===== EXTRACT TO READ =====

[R-sig-ME] sanity-checking plans for glmer
Ben Bolker
bolker at ufl.edu
Tue Jun 1 02:01:51 CEST 2010
Mitchell Maltenfort wrote:
> Having briefly fallen for the notion that the negative.binomial family
> in MASS could be used in glmer, I want to use these lists for a sanity
> check on my final (?) plans.
>
> I want to use glmer for logistic regression and for poisson regression
> on a data set of 10,000 items. There will be two crossed random
> effects.
>
> For the logistic regression, I want odds ratios with confidence
> intervals.For the poisson regression, I'd want multiplying factors,
> again with confidence intervals. Either way, my co-authors will want
> p-values. I'd also like to examine whether the two random effects
> have comparable variation, and whether any of them are provide odds
> ratios or multipliers that are are statistically distinct from 1.0 .
>
> Can I use the s.e's and p-values (from z-statistics) provided by
> glmer? Or should I use the pvals.fnc function from the language R
> package?

===== SOURCE MATERIAL =====

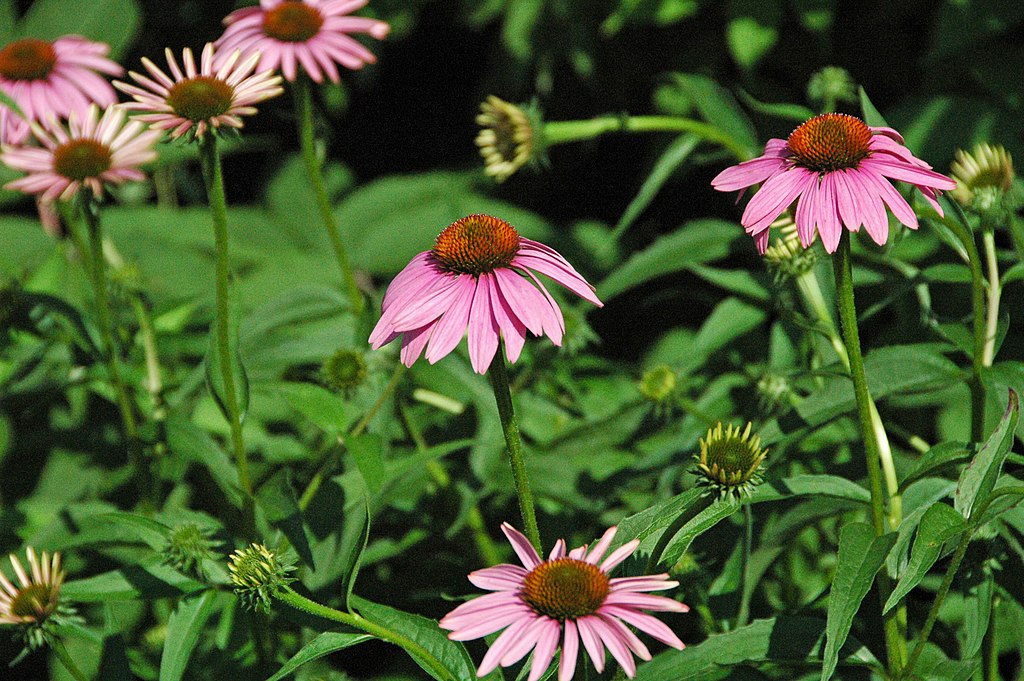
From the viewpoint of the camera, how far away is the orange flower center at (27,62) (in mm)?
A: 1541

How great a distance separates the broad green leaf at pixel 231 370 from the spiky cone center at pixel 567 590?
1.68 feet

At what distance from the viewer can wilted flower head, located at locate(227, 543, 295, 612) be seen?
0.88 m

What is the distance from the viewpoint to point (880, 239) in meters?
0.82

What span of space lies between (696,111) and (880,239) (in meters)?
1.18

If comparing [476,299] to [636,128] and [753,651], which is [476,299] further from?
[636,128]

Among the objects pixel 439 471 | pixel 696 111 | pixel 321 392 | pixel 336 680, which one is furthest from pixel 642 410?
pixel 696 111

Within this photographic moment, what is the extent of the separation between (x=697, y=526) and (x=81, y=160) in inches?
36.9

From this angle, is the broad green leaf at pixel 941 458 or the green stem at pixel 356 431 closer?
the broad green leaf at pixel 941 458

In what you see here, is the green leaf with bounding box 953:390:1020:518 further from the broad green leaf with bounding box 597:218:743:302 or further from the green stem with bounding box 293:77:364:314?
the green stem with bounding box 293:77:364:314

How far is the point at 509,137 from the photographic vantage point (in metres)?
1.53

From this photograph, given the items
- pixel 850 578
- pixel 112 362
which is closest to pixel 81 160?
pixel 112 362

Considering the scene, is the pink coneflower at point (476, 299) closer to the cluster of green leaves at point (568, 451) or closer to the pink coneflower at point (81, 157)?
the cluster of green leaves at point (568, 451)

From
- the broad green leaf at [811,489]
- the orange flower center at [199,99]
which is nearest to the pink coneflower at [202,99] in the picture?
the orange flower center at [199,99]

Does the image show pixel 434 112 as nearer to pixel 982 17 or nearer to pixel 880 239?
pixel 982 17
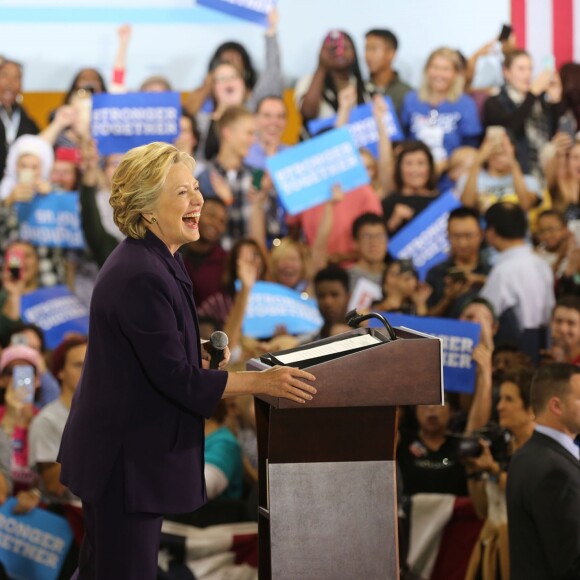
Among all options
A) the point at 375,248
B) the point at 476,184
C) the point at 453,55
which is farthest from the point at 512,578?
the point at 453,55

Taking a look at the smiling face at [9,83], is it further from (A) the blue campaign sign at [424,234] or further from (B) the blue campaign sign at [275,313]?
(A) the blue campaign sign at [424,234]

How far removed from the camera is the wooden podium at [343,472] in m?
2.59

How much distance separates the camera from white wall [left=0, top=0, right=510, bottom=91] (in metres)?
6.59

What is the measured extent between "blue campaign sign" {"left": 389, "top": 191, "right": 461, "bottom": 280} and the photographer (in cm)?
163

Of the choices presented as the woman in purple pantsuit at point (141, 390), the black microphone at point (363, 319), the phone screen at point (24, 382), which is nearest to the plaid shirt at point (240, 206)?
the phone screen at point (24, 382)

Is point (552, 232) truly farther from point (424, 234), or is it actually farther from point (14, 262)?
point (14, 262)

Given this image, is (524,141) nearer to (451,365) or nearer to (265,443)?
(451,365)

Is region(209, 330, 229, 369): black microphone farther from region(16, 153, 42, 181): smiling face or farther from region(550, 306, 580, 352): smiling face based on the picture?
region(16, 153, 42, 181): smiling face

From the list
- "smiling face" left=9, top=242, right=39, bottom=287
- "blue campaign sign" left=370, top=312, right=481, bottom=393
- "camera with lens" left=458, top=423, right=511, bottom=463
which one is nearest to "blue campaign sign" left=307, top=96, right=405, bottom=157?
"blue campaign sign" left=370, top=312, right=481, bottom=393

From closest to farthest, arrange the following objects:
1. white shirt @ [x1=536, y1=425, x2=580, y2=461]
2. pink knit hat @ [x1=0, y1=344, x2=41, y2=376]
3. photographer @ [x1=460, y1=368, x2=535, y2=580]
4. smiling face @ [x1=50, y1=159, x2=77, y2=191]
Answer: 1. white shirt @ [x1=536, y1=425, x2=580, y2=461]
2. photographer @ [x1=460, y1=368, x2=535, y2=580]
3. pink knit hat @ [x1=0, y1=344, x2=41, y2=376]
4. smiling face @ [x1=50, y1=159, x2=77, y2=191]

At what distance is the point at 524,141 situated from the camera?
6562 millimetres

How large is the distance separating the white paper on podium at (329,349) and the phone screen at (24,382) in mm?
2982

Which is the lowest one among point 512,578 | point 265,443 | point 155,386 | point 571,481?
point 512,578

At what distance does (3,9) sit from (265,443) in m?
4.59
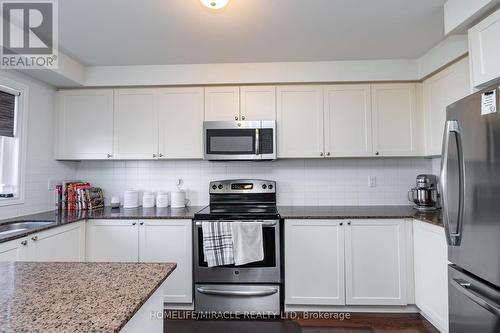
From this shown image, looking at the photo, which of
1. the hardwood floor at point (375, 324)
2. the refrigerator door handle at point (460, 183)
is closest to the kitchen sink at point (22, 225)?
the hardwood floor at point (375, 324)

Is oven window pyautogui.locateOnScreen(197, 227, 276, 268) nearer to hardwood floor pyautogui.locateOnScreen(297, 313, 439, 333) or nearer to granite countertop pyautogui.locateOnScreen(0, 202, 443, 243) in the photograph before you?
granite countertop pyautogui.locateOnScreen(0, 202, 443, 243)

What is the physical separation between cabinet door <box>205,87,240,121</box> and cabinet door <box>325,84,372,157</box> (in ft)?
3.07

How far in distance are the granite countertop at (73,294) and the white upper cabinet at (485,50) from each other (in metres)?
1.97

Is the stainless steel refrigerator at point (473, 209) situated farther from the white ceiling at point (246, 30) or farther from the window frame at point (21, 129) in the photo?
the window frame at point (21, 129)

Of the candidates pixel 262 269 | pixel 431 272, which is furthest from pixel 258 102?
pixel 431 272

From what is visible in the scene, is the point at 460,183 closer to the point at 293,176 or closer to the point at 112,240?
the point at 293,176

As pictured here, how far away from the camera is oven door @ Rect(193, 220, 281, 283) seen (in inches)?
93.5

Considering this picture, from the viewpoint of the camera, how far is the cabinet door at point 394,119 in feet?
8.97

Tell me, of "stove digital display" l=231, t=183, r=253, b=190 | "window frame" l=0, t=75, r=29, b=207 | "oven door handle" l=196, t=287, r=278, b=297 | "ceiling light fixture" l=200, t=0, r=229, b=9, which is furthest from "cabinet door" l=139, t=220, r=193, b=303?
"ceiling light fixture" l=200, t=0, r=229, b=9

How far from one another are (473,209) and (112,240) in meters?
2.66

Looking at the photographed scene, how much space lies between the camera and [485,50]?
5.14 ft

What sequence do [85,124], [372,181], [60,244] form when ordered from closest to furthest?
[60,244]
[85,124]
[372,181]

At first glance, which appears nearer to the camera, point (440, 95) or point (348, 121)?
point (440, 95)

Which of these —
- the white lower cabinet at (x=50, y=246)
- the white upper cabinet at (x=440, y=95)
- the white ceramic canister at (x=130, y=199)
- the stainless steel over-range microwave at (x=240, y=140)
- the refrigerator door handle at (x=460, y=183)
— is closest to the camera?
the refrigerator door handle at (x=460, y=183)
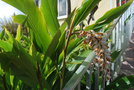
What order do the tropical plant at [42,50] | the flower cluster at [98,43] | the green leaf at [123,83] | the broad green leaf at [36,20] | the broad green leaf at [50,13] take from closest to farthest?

=====

REQUIRED WORK:
a. In the glmer mailing-list post, what is the passage that opens with the words containing "[R-sig-ME] sanity-checking plans" and closes with "final (?) plans."? Quote it word for word.
b. Which R functions and model families does the message quoted in the glmer mailing-list post name?
c. Could you carry on the glmer mailing-list post from the point where it stops?

OUTPUTS FOR THE TASKS:
a.
[R-sig-ME] sanity-checking plans for glmer
Ben Bolker
bolker at ufl.edu
Tue Jun 1 02:01:51 CEST 2010
Mitchell Maltenfort wrote:
> Having briefly fallen for the notion that the negative.binomial family
> in MASS could be used in glmer, I want to use these lists for a sanity
> check on my final (?) plans.

b. negative.binomial, glmer, pvals.fnc

c.
>
> Are there any holes in my plans I'm not seeing?
>
[cross-posting to multiple R lists is discouraged.]
How difficult this is, practically, depends on how many random-effects
levels you have (in the random effect with the minimum number of
random-effect levels). If this number is large (>50? Angrist and
Pischke give "42" as the rule of thumb in their Douglas-Adams-themed
econometrics book ...), then you can get away with Wald-Z or likelihood
ratio inferences without worrying about adjusting for finite-sample
effects (i.e., use anova() or the s.e.'s and p-values provided by
glmer). For the random effects, use anova() [or possibly the RLRsim
package, although I don't know if it will work in this case].
Confidence intervals on the random effects are harder; see the "standard
errors of variance estimates" section in <http://glmm.wikidot.com/faq>.
(It says there that you can use lme4a, the bleeding-edge R-forge
version of lme4, for profiles, but as of a couple of days ago profiles
weren't available for GLMMs ...)
pvals.fnc from the languageR function hasn't worked for a while, as
far as I know, because it uses the mcmcsamp() function which has been
disabled for some months (due to difficulty getting the sampling
algorithm to mix reliably).
MCMCglmm would be a reasonable alternative -- I don't know how slow it
would be with 10,000 items, I have used it successfully for a problem
with 1600, so it should definitely work given that you're willing to be
patient.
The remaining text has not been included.